Give the number of lines in the entries below that contain "States". Write nothing besides it.

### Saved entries
################
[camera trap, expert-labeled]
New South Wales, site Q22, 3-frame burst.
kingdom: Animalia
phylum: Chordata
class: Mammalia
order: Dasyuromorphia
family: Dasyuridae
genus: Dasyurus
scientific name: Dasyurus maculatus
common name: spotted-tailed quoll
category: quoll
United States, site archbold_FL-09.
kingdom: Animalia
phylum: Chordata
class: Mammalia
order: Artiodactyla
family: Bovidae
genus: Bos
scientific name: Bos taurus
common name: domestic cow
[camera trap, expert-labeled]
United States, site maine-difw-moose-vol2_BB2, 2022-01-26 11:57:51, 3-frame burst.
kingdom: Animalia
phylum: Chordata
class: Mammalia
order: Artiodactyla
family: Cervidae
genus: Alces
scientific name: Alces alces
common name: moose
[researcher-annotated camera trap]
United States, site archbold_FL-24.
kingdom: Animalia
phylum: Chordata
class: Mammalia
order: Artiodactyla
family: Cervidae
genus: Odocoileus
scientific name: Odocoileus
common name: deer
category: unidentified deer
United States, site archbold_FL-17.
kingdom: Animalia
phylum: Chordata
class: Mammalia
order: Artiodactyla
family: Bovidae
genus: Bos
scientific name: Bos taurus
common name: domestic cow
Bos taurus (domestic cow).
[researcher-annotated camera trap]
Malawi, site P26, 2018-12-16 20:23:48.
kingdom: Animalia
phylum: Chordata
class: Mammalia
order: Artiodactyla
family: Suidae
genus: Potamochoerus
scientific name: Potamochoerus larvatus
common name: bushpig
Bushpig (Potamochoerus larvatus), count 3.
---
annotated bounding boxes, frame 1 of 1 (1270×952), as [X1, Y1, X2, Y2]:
################
### Result
4